* START *
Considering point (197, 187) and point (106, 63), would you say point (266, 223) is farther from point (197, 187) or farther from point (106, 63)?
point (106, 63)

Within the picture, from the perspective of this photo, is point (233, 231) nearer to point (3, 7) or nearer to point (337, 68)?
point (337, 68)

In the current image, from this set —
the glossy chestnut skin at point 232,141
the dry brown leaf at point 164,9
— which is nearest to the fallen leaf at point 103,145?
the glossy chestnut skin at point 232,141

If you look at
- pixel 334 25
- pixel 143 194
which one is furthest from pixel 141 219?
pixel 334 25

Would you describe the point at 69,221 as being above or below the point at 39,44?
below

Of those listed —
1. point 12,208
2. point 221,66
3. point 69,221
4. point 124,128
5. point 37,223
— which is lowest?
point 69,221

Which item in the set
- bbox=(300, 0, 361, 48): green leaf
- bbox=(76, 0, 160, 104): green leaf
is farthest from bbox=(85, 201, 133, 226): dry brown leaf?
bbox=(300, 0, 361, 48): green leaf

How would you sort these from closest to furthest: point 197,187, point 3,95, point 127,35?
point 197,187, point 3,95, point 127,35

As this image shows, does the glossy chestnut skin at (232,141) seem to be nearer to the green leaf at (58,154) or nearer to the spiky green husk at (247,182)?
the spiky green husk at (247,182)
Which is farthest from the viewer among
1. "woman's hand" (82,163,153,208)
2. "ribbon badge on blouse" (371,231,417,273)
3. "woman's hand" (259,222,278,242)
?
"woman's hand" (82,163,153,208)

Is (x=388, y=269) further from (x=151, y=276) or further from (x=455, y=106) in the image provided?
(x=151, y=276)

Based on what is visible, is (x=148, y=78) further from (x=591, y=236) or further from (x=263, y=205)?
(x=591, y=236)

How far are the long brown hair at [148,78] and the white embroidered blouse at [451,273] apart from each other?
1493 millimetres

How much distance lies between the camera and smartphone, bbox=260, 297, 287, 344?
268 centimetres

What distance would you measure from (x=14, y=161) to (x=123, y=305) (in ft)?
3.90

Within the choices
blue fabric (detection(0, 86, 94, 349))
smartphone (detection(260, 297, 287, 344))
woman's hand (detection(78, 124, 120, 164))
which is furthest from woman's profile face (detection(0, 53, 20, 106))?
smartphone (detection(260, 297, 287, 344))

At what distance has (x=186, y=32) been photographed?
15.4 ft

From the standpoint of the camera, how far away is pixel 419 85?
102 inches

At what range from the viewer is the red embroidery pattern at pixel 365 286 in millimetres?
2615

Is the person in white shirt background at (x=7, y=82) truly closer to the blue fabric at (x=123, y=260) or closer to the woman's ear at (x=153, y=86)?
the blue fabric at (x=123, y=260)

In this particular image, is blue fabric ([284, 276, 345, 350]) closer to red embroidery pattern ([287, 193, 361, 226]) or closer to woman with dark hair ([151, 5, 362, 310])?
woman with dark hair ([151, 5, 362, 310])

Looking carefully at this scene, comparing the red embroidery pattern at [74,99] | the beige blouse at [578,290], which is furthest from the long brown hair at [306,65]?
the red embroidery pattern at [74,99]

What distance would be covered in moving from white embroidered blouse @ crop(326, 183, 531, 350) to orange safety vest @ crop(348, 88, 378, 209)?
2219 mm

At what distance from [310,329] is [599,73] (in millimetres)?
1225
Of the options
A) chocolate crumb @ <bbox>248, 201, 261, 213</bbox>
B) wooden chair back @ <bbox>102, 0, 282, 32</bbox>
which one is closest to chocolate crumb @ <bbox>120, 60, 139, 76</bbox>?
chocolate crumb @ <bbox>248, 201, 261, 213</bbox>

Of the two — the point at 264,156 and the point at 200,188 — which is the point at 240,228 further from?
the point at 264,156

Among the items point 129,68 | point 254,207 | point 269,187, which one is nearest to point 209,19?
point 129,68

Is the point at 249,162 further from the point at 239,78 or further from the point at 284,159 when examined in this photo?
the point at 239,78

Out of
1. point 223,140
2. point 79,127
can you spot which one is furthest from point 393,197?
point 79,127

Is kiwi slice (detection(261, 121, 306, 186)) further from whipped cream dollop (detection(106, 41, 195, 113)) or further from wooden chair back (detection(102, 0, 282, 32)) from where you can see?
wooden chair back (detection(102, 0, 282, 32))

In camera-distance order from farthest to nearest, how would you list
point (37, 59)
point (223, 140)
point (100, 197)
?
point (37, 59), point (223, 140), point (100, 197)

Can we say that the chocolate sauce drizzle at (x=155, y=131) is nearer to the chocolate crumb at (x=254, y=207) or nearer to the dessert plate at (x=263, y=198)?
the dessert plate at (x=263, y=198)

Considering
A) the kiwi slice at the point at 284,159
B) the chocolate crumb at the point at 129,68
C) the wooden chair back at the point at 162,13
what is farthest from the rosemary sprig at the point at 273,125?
* END *
#### Task brief:
Restate word for word the lines from the one holding "Is kiwi slice" to the end of the listing, both ends included, and nothing more.

#### Complete answer:
Is kiwi slice (detection(261, 121, 306, 186)) further from whipped cream dollop (detection(106, 41, 195, 113)) or further from wooden chair back (detection(102, 0, 282, 32)) from where you can see?
wooden chair back (detection(102, 0, 282, 32))

In camera-distance order from farthest to nearest, how would you list
point (37, 59)
point (223, 140)
point (100, 197)
?
point (37, 59), point (223, 140), point (100, 197)

Can we say that the chocolate sauce drizzle at (x=155, y=131) is nearer to the chocolate crumb at (x=254, y=207) or nearer to the dessert plate at (x=263, y=198)?
the dessert plate at (x=263, y=198)

Considering
A) the kiwi slice at the point at 284,159
B) the chocolate crumb at the point at 129,68
C) the wooden chair back at the point at 162,13
what is farthest from the rosemary sprig at the point at 273,125?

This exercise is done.